The Unicode standard describes in Annex 29 [1] how to properly split strings into grapheme clusters. And here [2] is a JavaScript implementation. This is a solved problem.
This is most definitely not a solved problem, because graphemes (visual symbols) are a poor way to deal with unicode in the real world. Pretty much all systems either deal with the length in bytes (if they're old-style C), in code units / byte pairs (if they're UTF-16 based, like windows, java and javascript), or in unicode code points (if they're UTF-8 based, like every proper system should be). Dealing with the length in visual symbols is actually pretty much impossible in practice because databases won't let you define field lengths in graphemes.
The way things compose: bytes combine into code points (unicode numbers), and code points combine into graphemes (visual symbols). In UTF-16 for legacy compatibility reasons with UCS-2, code points decompose into code units (byte pairs), and high code points, which need a lot of bits to represent their number, need two code units (4 bytes) instead of one.
Java and JavaScript are UTF-16 based, so they measure length in code units and not code points. An emoji code point can be a low or high number depending on when it was added. Low numbers can be stored in two bytes, high numbers need four bytes. So an emoji can have length 1 or 2 in UTF-16. However, when moving to the database it will typically be stored in UTF-8, and the field length will be code points, not code units. So, that emoji will have a length of 1 regardless of whether it is low or high. You don't notice this as a problem because app-level field length checks will return a bigger number than what the database perceives, so no field length limits are exceeded.
There isn't any such thing as "characters" in code. In documentation when they say "characters" usually they mean bytes, code units or code points. Almost never do they mean graphemes, which is intuitively what people think they mean. The bottom line is two-fold: (A) always understand what is meant in documentation by "length in characters", because it almost never means the intuitive thing, and (B) don't try to use graphemes as your unit of length, it won't work in practice.
This is most definitely not a solved problem, because graphemes (visual symbols) are a poor way to deal with unicode in the real world.
What do you think how text editing controls work? You cursor moves one grapheme cluster at a time, selections start and end at grapheme cluster boundaries, and pressing backspace once deletes the last grapheme cluster even if it took you several key strokes to enter. Grapheme cluster are obviously useful and certainly not a poor way to deal with Unicode in the real world.
Sure, grapheme clusters are neither the most common way to talk about strings, nor are they the most useful one in all situations, but nobody claimed that. If you have to allocate storage, you of course use the size in bytes after encoding. If you translate between encodings, you may want to look at code points. The right tool for the job, and sometimes the right tool is grapheme clusters.
There isn't any such thing as "characters" in code.
Sure, there is. Actually characters exist only in code, they are not used in any field dealing with written language besides computing. A character is the smallest unit of text a computer system can address.
Backspace is typically not one grapheme at a time, though it is for emoji. For scripts such as Arabic, it typically deletes ḥarakāt when they are composed on top of a base character. For a bit more discussion of how I hope to handle this in xi-editor, as well as links to the logic in Android, see https://github.com/google/xi-editor/issues/159
clarification: It is for some emoji, e.g. backspace on a family emoji will eliminate family members one by one. (on most browsers and platforms afaict). But flag emoji will be deleted as a group. IIRC handling of multicodepoint profession emoji is inconsistent.

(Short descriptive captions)
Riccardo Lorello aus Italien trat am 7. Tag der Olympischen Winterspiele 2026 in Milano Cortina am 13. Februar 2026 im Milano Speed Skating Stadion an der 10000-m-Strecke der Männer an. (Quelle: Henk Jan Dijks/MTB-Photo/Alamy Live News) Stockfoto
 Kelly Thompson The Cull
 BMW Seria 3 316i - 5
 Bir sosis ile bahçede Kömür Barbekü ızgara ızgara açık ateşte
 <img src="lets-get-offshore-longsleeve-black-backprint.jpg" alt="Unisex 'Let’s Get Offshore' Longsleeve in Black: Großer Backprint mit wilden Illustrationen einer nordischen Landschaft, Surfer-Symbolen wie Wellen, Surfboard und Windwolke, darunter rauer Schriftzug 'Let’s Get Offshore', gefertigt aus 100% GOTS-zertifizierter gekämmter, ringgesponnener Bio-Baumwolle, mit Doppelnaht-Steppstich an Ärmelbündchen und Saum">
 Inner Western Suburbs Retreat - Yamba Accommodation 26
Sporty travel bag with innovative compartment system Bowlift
--
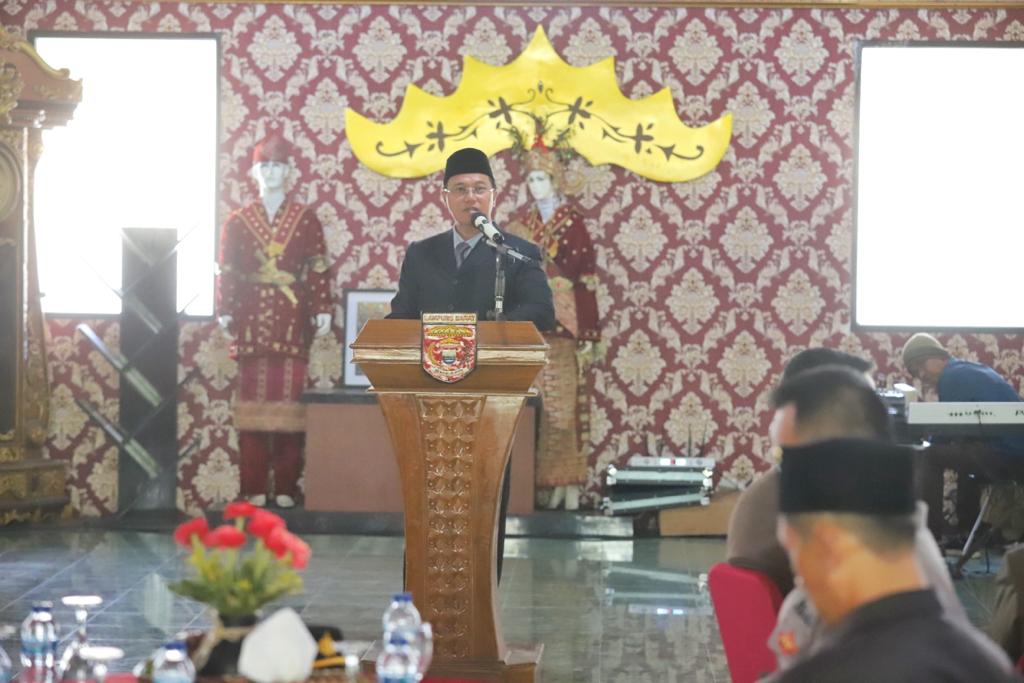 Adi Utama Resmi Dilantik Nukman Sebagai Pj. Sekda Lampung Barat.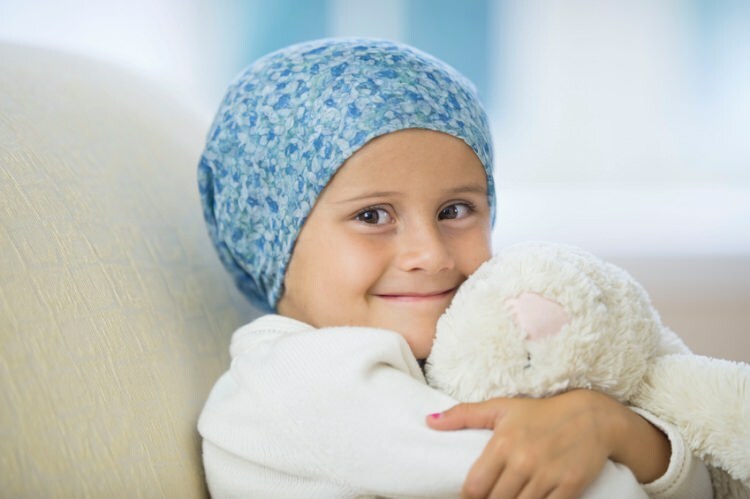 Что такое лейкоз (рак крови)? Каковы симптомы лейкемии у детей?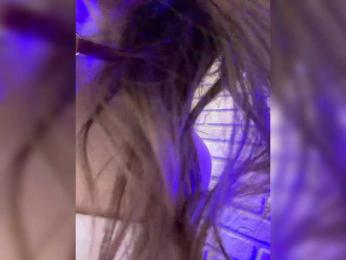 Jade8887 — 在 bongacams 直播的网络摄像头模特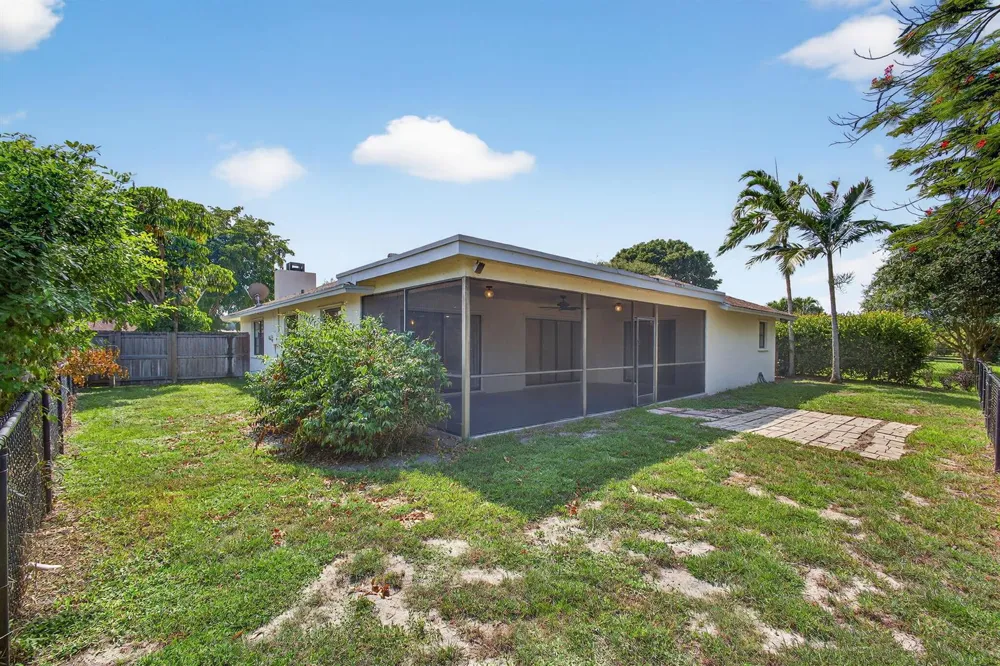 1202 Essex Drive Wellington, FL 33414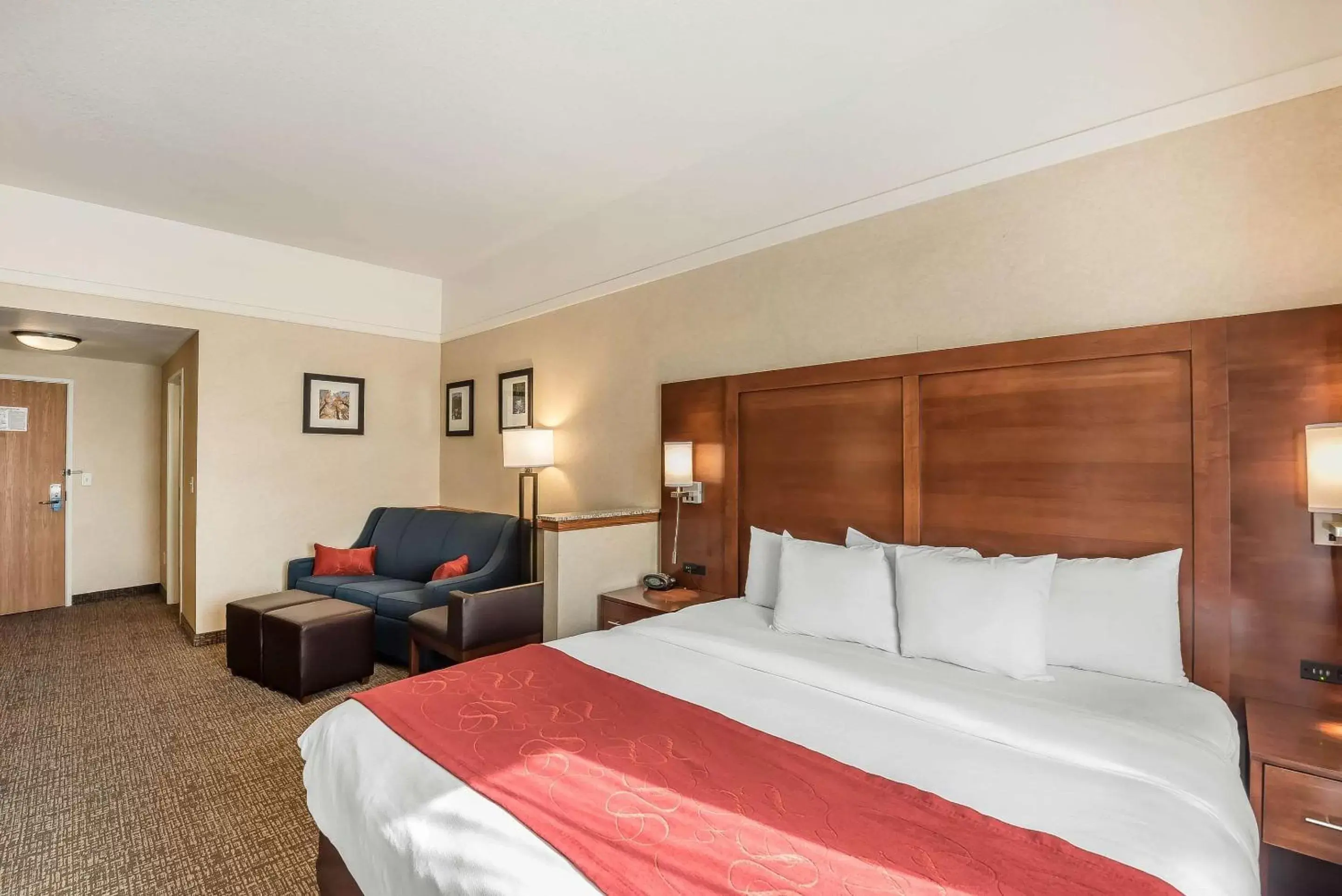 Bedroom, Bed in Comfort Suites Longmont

Problem: In the Unicode string-length thread, what happens when backspace is pressed on a family emoji on most browsers and platforms?

Response to the task: It removes the family members one by one.